** Start **

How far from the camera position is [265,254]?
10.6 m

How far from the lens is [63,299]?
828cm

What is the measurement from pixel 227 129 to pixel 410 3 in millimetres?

** End **

**Problem statement:**
Please rewrite these lines, putting "point" wherever "pixel" occurs and leaving the rest unchanged.

**Response:**
How far from the camera position is [265,254]?
10.6 m

How far from the lens is [63,299]?
828cm

What is the measurement from point 227 129 to point 410 3 in millimetres?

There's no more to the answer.